* _WORK TO COMPLETE_: Look below for the line with "[0,76,142,102], which option", and from there restate every line word for word until the entries end.

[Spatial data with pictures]
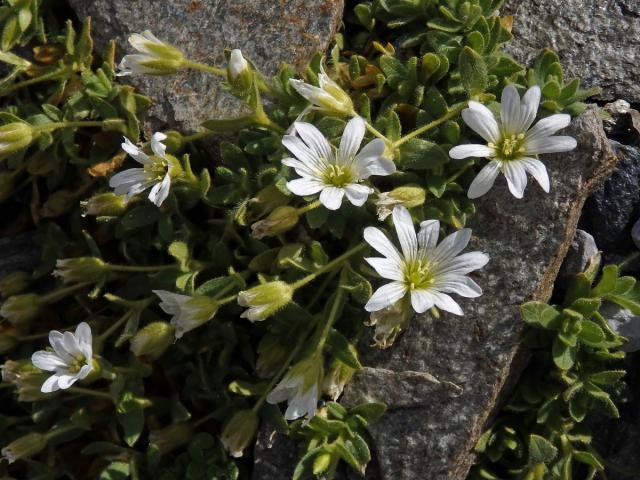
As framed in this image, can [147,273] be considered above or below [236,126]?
below

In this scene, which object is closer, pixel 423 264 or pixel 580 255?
pixel 423 264

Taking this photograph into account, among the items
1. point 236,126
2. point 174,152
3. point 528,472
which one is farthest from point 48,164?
point 528,472

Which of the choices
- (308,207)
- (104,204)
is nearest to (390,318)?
(308,207)

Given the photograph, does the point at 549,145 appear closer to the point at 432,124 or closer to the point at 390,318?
the point at 432,124

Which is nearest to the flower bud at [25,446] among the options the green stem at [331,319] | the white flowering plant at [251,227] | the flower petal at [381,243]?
the white flowering plant at [251,227]

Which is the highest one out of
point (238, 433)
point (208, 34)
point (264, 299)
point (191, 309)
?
point (208, 34)

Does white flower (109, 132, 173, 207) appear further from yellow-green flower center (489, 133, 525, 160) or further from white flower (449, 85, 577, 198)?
yellow-green flower center (489, 133, 525, 160)

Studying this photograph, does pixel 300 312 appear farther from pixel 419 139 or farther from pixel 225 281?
pixel 419 139

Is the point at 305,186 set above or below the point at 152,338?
above
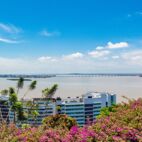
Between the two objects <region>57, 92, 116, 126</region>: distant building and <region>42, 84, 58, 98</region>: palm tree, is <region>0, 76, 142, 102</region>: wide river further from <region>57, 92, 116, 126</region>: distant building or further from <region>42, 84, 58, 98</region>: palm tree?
<region>42, 84, 58, 98</region>: palm tree

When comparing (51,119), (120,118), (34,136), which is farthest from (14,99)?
(34,136)

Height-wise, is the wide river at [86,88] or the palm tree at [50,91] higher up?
the palm tree at [50,91]

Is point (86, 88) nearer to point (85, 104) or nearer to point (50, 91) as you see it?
point (85, 104)

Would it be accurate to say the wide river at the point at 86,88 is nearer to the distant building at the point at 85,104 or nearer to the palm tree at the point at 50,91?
the distant building at the point at 85,104

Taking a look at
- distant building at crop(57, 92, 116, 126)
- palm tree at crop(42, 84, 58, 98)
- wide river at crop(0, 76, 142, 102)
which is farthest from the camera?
distant building at crop(57, 92, 116, 126)

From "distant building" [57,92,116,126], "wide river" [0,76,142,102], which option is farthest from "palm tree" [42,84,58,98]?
"distant building" [57,92,116,126]

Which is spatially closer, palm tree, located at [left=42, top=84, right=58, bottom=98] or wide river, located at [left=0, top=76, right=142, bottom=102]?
palm tree, located at [left=42, top=84, right=58, bottom=98]

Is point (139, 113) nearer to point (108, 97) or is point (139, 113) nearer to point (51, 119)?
point (51, 119)

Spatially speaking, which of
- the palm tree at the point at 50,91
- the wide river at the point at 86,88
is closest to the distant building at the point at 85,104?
the wide river at the point at 86,88

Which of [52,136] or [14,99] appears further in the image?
[14,99]

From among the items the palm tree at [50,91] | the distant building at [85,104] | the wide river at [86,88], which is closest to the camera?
the palm tree at [50,91]

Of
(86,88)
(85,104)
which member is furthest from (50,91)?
(86,88)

* _SOLUTION TO THE PROBLEM_:
From "distant building" [57,92,116,126], "wide river" [0,76,142,102], which option is farthest from "palm tree" [42,84,58,98]?
"distant building" [57,92,116,126]

Which is spatially closer, palm tree, located at [left=42, top=84, right=58, bottom=98] or wide river, located at [left=0, top=76, right=142, bottom=102]?
palm tree, located at [left=42, top=84, right=58, bottom=98]

Is point (139, 113) nearer to point (108, 97) or is point (139, 113) nearer to point (51, 119)?
point (51, 119)

Spatially speaking, which of
- the palm tree at the point at 50,91
- the wide river at the point at 86,88
is closest to the distant building at the point at 85,104?
the wide river at the point at 86,88

Which of [52,136] or [14,99] appears further in the image?
[14,99]

From among the items the palm tree at [50,91] | the distant building at [85,104] | the wide river at [86,88], which is closest to the camera?
the palm tree at [50,91]

Of
(86,88)
(85,104)
which member is furthest from (50,91)?
(86,88)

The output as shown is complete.